Let YN(0,σY2)Y \sim \mathcal{N}(0, \sigma_Y^2) and let g:RRg: \mathbb{R} \to \mathbb{R} be a memoryless (possibly nonlinear) function with E[g(Y)2]<\mathbb{E}[g(Y)^2] < \infty. Write Yq=g(Y)Y_q = g(Y). Then there exists a scalar BgRB_g \in \mathbb{R} such that Yq=BgY+dY_q = B_g\, Y + d with E[dY]=0\mathbb{E}[d\, Y] = 0. Explicitly,

Bg=E[Yg(Y)]σY2=E ⁣[g(Y)](Stein’s identity).B_g = \frac{\mathbb{E}[Y\, g(Y)]}{\sigma_Y^2} = \mathbb{E}\!\left[g'(Y)\right] \quad \text{(Stein's identity)}.

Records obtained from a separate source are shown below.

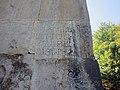 Վանական համալիր Ջուխտակ (Գիշերավանք, Պետրոսի վանք) 065.jpg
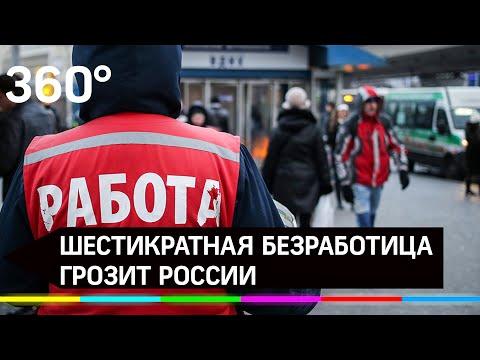 Число безработных в России может  превысить 5 млн человек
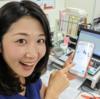 桑子真帆アナウンサー出演番組情報(7月17日~7月24日)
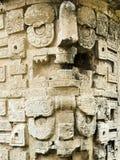 Het klooster, Chichen Itza Royalty-vrije Stock Afbeeldingen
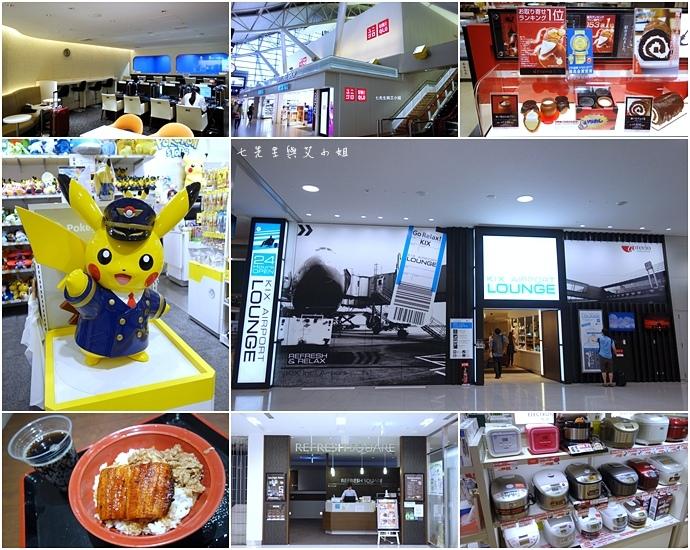 0 【日本大阪自由行】關西機場-不只吃喝逛買,就連住宿也超便利!KIX AIRPORT LOUNGE、REFRESH SQUARE 日本旅遊 大阪自由行 住宿.jpg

For the 1-bit quantizer g(y)=sign(y)g(y) = \operatorname{sign}(y) this gives B1=2πσY2.B_1 = \sqrt{\dfrac{2}{\pi\,\sigma_Y^2}}.

We are projecting YqY_q onto the subspace of random variables linear in YY. By the orthogonality principle, the residual is uncorrelated with YY. Stein's identity expresses this projection as an expected derivative of the nonlinearity — for a hard limiter the derivative is a delta at zero and the resulting integral is 2/(πσY2)\sqrt{2/(\pi\sigma_Y^2)}.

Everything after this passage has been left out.